Original citation: J Clin Invest. 2011;121(2):554–568. doi:10.1172/JCI43984.

Citation for this corrigendum: J Clin Invest. 2016;126(2):795. doi:10.1172/JCI85788.

The authors recently became aware that the IL-1R mice used for the original Supplemental Figure 7, A and B, were incorrectly genotyped and were heterozygous rather than homozygous knockout animals. The experiment with IL1r^–/– animals was repeated, and the correct Supplemental Figure 7 is now available online.
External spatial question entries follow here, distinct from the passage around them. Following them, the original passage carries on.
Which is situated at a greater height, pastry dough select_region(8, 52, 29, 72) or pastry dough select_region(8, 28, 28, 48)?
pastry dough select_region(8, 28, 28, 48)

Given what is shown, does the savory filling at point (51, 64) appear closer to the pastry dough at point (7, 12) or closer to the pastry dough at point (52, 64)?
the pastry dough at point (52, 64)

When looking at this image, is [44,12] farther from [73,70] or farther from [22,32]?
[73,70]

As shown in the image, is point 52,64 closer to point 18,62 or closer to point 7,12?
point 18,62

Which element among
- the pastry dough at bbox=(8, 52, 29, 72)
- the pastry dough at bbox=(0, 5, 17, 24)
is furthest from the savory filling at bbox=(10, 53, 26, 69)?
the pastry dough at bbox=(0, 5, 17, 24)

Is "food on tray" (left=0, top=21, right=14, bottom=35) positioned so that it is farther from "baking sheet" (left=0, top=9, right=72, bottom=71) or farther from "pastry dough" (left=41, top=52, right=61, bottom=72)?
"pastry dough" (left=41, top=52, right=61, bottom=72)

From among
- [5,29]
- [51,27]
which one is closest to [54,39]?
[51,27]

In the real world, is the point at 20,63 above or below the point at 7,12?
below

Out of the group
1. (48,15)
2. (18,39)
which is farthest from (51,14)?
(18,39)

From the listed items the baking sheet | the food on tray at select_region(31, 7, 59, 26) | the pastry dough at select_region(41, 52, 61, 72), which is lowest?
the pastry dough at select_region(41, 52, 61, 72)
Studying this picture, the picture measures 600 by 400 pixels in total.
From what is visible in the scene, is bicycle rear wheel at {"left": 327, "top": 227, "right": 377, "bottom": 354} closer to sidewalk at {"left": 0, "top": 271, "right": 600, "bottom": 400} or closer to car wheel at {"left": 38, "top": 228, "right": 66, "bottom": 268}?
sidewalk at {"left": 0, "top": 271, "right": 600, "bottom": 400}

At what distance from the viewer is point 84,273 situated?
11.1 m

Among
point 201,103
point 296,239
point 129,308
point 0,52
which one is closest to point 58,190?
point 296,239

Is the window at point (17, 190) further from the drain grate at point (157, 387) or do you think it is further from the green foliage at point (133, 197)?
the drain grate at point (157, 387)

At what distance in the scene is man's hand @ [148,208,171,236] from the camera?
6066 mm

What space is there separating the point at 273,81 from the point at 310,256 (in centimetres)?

The correct text describing the experiments in the Results and Discussion sections appears below.

Results

Lung CFUs also were reduced to the same extent in vaccinated Il18r^–/– and wild-type mice (Supplemental Figure 7B). In contrast, IL-17–producing T cells recruited to the lungs of IL1r^–/– mice were reduced, and the mice failed to acquire resistance in comparison with vaccinated wild-type controls. Thus, IL-18R, but not IL-1R, is dispensable in the development of T17 cells and vaccine resistance. Moreover, failed T17 differentiation of 1807 cells in Myd88^–/– mice is not due to impaired IL-18R signaling, but is likely due to impaired signaling via TLRs and IL-1R.

Discussion

The fact that adoptively transferred wild-type 1807 cells failed to recruit to the lung in Myd88^–/– mice and showed a deficit in IL1r^–/–, but not Il18r^–/–, mice indicates that the deficits in Myd88^–/– mice are not due to impaired IL-18R signaling, but are likely due to impaired signaling via TLRs and IL-1R.

The authors regret the error.

Footnotes

See the related article beginning on page 554.